Convert the lines of the listing into a numbered list, starting at the line that contains "In the group" and ending at the final line of the listing, omitting any blank lines.

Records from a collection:
========================================
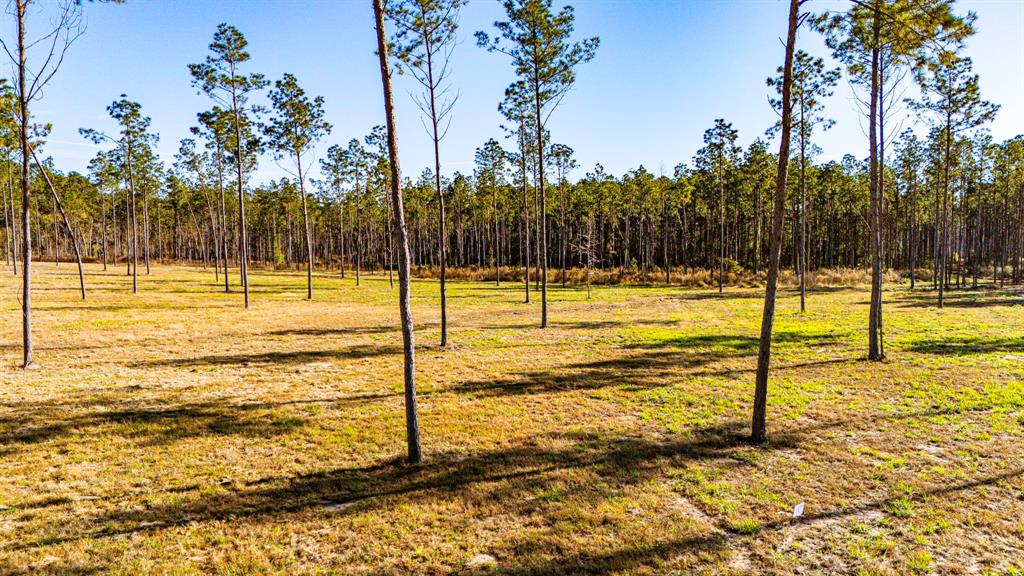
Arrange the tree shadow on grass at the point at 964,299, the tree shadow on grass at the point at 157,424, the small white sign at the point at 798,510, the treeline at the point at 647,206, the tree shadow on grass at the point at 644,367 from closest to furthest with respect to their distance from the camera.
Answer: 1. the small white sign at the point at 798,510
2. the tree shadow on grass at the point at 157,424
3. the tree shadow on grass at the point at 644,367
4. the tree shadow on grass at the point at 964,299
5. the treeline at the point at 647,206

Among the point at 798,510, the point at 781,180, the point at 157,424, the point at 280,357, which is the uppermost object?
the point at 781,180

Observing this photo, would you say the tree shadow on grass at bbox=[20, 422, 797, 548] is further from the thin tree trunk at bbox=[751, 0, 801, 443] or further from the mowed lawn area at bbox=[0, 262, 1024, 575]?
the thin tree trunk at bbox=[751, 0, 801, 443]

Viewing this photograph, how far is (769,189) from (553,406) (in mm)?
53095

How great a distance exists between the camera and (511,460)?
8555 mm

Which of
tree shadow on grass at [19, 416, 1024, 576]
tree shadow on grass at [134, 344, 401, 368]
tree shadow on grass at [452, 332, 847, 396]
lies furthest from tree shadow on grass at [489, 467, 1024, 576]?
tree shadow on grass at [134, 344, 401, 368]

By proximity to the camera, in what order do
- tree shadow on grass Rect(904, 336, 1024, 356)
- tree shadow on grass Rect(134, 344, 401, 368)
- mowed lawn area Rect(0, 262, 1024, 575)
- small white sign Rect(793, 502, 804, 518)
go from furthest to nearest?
tree shadow on grass Rect(904, 336, 1024, 356)
tree shadow on grass Rect(134, 344, 401, 368)
small white sign Rect(793, 502, 804, 518)
mowed lawn area Rect(0, 262, 1024, 575)

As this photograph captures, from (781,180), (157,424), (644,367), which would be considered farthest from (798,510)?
(157,424)

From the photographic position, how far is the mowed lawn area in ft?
19.2

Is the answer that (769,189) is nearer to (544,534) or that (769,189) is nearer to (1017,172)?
(1017,172)

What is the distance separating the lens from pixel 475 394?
12.7 meters

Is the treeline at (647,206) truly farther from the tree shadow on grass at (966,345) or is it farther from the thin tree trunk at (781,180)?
the thin tree trunk at (781,180)

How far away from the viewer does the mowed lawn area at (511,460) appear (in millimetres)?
5840

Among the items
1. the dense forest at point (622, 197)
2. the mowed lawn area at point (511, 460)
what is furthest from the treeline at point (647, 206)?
the mowed lawn area at point (511, 460)

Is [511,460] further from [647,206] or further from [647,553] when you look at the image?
[647,206]
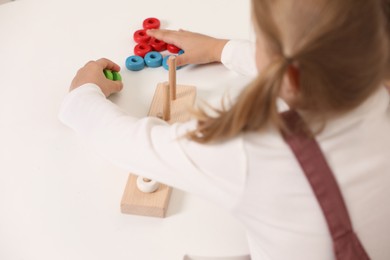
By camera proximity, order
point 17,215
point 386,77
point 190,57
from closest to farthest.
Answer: point 386,77, point 17,215, point 190,57

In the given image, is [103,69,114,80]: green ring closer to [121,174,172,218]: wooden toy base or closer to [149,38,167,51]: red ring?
[149,38,167,51]: red ring

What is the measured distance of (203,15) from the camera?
3.01 feet

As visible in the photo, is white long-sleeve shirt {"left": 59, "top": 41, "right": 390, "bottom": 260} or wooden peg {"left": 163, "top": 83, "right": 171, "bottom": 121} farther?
wooden peg {"left": 163, "top": 83, "right": 171, "bottom": 121}

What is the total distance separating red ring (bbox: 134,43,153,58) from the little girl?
24cm

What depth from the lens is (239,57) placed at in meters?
0.78

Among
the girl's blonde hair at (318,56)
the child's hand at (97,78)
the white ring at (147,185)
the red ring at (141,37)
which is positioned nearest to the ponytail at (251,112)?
the girl's blonde hair at (318,56)

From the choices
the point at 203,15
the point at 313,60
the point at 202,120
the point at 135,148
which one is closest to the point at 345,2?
the point at 313,60

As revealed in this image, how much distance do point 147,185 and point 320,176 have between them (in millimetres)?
242

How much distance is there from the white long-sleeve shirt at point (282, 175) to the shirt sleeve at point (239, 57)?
259 mm

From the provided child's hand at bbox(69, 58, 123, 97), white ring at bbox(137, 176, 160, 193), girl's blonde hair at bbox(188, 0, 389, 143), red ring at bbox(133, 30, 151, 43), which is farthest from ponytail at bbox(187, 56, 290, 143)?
red ring at bbox(133, 30, 151, 43)

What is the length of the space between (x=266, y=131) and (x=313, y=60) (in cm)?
9

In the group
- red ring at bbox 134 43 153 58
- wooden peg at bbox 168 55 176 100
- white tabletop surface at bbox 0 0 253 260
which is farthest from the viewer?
red ring at bbox 134 43 153 58

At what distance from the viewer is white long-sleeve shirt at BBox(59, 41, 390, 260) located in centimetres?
48

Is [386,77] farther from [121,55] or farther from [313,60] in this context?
A: [121,55]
========================================
◆ **SOLUTION**
1. In the group
2. - red ring at bbox 134 43 153 58
3. - wooden peg at bbox 168 55 176 100
4. - white tabletop surface at bbox 0 0 253 260
5. which is farthest from the viewer?
6. red ring at bbox 134 43 153 58
7. At what distance from the viewer is white long-sleeve shirt at BBox(59, 41, 390, 260) located in centimetres?
8. 48
9. Is [386,77] farther from [121,55] or farther from [313,60] in this context?
10. A: [121,55]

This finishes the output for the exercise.